• [Input records]
*****

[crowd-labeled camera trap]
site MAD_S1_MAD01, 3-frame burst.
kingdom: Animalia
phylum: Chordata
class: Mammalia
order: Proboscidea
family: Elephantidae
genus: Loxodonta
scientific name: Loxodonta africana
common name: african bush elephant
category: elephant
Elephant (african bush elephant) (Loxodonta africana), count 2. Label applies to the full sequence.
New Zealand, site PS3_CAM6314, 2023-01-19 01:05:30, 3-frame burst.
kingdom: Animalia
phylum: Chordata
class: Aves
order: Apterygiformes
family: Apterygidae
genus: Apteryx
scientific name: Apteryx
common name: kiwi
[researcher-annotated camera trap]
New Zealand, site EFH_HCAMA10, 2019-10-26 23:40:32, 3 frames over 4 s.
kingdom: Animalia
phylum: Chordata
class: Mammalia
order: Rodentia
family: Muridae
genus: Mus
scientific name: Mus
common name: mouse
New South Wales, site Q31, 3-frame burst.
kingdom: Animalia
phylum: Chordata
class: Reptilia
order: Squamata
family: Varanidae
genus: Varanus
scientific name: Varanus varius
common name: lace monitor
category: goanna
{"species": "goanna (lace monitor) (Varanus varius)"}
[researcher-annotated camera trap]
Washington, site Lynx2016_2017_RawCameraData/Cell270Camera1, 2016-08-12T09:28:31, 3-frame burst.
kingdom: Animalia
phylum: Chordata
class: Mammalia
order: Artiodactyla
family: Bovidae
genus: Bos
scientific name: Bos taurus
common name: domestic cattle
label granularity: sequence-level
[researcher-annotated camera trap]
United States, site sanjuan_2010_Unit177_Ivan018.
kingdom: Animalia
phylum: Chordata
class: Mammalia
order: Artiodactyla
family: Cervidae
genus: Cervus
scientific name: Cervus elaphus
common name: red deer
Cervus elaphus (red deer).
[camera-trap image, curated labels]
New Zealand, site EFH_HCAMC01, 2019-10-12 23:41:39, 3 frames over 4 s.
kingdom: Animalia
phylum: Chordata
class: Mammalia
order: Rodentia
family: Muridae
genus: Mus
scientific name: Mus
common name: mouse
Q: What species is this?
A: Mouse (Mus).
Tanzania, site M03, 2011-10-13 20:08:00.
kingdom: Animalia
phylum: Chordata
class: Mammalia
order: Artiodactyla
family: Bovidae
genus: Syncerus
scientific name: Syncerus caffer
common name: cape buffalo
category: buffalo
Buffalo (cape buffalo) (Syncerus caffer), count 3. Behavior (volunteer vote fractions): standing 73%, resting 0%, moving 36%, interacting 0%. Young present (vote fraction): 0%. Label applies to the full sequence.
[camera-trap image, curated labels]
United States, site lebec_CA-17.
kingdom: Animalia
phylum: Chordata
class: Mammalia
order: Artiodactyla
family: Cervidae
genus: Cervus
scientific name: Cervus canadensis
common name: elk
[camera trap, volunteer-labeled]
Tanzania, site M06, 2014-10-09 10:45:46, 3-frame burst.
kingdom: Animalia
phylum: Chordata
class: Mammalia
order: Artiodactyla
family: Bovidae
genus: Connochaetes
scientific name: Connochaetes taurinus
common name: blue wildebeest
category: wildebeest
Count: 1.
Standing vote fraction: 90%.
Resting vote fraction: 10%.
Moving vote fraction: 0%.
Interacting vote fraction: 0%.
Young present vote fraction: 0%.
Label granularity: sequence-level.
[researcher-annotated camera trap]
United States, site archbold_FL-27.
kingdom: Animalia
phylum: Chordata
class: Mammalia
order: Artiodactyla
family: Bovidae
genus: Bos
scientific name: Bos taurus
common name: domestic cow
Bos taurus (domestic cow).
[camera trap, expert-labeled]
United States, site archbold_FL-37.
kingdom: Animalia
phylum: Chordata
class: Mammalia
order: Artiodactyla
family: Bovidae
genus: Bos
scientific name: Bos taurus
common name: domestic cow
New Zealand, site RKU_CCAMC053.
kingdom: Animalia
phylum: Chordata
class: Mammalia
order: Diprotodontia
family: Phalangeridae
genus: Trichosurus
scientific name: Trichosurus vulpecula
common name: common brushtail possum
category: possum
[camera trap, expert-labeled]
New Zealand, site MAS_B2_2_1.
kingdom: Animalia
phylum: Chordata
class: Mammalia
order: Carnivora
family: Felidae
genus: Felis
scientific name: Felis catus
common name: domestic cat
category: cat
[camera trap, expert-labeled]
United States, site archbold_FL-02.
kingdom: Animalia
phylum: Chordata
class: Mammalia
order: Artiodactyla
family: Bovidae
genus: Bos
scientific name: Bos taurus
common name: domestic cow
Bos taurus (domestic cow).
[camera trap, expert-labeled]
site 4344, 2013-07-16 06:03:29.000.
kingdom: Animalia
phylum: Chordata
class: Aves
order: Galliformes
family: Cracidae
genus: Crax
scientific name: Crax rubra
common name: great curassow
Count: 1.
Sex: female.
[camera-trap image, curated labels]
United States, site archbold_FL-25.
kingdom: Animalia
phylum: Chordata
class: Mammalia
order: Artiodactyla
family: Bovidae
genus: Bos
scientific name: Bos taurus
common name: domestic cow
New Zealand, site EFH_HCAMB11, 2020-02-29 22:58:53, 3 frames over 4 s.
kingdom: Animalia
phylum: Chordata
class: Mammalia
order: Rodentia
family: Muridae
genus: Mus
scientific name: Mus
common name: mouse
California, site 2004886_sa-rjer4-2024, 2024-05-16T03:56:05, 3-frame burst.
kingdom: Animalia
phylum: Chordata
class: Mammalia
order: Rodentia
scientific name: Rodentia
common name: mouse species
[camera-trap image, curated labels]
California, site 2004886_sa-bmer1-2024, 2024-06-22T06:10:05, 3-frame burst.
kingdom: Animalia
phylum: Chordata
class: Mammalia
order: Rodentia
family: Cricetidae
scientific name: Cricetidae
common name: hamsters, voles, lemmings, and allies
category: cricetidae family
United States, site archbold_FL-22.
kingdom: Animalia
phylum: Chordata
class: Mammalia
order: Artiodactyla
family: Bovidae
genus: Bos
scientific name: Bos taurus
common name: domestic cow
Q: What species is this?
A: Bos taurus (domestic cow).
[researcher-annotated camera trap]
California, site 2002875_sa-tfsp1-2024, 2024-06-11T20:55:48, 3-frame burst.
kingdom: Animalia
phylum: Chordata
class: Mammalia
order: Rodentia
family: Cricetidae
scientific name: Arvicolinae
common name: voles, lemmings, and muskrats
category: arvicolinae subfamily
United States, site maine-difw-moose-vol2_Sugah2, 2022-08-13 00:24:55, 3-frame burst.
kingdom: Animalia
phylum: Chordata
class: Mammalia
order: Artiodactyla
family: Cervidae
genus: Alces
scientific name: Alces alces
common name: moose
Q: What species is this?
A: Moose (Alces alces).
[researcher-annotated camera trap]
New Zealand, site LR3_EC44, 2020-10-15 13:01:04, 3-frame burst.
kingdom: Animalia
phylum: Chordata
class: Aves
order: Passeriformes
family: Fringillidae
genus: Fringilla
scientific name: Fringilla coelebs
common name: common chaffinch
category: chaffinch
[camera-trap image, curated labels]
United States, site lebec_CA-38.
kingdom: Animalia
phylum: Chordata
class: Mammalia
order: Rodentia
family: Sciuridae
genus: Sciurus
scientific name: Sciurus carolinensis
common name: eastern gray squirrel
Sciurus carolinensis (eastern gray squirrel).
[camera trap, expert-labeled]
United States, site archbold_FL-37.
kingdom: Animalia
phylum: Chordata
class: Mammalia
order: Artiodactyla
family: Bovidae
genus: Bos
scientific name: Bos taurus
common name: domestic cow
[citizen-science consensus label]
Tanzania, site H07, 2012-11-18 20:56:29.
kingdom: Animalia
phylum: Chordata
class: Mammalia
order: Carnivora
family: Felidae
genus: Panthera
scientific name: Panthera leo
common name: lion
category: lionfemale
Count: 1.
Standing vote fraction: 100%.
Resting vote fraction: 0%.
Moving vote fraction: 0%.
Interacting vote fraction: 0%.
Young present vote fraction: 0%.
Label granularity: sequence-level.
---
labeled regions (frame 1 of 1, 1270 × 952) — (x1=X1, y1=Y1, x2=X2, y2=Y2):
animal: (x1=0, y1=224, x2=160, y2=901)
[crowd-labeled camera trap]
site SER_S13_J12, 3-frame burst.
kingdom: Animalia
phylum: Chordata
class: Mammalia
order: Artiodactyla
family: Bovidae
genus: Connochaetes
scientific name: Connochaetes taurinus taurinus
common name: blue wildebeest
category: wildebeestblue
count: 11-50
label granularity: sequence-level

*****

• [Assigned task] Copy out all the lines of the records that include "Zealand".

• [Your solution]
New Zealand, site PS3_CAM6314, 2023-01-19 01:05:30, 3-frame burst.
New Zealand, site EFH_HCAMA10, 2019-10-26 23:40:32, 3 frames over 4 s.
New Zealand, site EFH_HCAMC01, 2019-10-12 23:41:39, 3 frames over 4 s.
New Zealand, site RKU_CCAMC053.
New Zealand, site MAS_B2_2_1.
New Zealand, site EFH_HCAMB11, 2020-02-29 22:58:53, 3 frames over 4 s.
New Zealand, site LR3_EC44, 2020-10-15 13:01:04, 3-frame burst.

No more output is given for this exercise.